There is darkness, and there is light. Golden, thick, giving shapes an allure they would not normally possess. A beautiful optical illusion. Nothing more.

Breathe.

I cannot see every wrinkle on his forehead, only the important, most prominent grooves that sit above his eyebrows. I remember the other wrinkles, so I fill them in. The scars too, they matter, and the freckles that I can only see under the light of Bart's. I cannot see the colour of his eyes. Here, they swallow the light, and the darkness too.

Good and bad. Doctor, soldier.

The shadows that line his smile are the same as the one that lined his grimaces before, in the long beaten path around the back of the warehouse. 'We're heading right into their fire,' he growled.
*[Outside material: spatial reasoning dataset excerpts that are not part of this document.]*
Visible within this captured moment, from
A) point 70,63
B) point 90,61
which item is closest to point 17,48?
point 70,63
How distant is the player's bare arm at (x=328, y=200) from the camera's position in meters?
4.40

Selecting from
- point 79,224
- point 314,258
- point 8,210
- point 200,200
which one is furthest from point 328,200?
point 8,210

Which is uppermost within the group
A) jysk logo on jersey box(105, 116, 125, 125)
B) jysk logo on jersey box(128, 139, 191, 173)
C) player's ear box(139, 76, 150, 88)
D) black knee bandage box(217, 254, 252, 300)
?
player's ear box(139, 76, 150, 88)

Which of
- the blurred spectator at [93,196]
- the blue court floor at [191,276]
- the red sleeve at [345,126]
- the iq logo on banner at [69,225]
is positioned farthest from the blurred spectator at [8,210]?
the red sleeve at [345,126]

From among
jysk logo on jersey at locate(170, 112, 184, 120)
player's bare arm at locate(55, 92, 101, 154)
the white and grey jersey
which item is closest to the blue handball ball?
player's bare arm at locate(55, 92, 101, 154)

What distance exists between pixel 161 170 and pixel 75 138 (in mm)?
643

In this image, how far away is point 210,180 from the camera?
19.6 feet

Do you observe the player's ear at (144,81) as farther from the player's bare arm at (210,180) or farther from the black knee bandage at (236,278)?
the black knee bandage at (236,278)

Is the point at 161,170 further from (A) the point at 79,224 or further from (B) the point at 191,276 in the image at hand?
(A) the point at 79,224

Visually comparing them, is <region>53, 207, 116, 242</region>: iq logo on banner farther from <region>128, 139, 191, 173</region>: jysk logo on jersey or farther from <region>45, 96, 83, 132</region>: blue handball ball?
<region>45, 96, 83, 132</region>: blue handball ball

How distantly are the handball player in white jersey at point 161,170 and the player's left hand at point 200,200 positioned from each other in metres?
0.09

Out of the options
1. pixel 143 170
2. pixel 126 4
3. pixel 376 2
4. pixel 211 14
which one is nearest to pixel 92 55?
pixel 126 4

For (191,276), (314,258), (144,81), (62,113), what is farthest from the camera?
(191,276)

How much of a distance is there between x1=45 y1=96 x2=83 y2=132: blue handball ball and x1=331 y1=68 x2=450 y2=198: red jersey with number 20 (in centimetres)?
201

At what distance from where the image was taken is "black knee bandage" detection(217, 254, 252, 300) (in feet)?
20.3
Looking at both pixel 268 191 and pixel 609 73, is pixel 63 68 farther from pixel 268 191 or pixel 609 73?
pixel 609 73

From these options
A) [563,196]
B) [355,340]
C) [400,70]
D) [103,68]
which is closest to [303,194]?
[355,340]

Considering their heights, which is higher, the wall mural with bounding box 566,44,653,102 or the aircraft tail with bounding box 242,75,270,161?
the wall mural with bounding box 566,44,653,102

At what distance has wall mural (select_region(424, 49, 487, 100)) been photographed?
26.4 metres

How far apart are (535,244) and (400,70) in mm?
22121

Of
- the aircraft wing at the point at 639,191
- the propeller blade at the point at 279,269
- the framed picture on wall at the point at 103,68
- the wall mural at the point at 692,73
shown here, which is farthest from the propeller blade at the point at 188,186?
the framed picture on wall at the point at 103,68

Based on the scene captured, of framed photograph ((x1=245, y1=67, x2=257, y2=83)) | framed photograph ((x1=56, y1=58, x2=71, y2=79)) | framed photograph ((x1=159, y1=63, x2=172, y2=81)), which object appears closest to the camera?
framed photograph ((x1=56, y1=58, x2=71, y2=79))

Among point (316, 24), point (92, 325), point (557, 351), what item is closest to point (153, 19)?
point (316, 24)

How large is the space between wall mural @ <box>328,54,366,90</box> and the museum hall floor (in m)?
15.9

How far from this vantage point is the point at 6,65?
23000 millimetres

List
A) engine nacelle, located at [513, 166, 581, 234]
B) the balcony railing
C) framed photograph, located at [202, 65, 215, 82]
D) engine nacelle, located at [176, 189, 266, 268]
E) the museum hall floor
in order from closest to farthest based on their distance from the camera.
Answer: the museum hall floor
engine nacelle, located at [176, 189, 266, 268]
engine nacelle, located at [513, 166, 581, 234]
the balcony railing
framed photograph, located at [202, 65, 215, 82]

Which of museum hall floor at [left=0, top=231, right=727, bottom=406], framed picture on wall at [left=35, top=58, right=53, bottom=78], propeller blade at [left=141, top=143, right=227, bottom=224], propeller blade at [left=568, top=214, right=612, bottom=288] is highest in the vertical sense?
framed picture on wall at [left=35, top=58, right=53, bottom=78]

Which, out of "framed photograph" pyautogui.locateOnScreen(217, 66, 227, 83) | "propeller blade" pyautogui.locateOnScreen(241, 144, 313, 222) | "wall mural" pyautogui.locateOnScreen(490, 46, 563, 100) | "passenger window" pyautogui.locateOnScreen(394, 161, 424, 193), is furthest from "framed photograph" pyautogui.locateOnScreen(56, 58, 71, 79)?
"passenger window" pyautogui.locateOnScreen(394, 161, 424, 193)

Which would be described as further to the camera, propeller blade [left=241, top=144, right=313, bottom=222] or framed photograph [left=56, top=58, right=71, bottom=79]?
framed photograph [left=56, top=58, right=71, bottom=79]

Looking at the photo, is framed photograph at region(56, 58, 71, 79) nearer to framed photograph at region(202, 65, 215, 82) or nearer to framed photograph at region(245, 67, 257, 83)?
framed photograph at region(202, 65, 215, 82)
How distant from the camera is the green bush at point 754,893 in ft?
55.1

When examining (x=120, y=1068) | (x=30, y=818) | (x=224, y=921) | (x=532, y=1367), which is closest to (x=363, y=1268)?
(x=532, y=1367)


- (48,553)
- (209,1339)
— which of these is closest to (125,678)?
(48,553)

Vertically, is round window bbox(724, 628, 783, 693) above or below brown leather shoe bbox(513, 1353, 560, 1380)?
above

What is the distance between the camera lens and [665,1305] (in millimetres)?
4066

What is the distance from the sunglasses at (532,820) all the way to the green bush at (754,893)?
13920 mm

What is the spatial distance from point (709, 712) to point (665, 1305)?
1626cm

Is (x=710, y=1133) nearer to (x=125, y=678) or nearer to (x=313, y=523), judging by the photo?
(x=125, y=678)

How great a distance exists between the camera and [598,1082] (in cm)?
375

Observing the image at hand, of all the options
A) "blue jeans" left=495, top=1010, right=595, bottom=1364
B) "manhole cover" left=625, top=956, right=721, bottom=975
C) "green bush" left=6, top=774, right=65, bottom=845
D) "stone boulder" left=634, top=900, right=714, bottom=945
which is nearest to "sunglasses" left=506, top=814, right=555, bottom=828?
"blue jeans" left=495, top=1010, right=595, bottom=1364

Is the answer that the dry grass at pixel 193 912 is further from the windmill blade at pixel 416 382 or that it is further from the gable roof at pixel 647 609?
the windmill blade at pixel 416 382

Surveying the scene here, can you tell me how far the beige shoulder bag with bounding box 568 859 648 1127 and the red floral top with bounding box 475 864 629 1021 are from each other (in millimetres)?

He was right, of course, and we danced between the bullets as we ran as fast as we could into the belly of the beast. Always running into danger. Adrenaline is a wonderful silencer of thoughts, and when the incandescent crashing increases to its peak, there is nothing like it to give me peace. Paradoxical, perhaps, to find peace in war, but why else would humans seek it so often? Why would a doctor go to war? He knows it as well as I do. It is imprinted deep in his bones, beneath the knotted, rising flesh of his bullet wound, where the bone holds the scrape marks, the shatter line, the memory of breaking and bleeding into foreign sand. He knows that the dance we lead is one he can never forget.

.

'Do you do stupid things to prove you're clever?' he asked me once, cleaning a knife wound on my arm. His jaw was tight. His hands were steady. They had not been so steady for weeks.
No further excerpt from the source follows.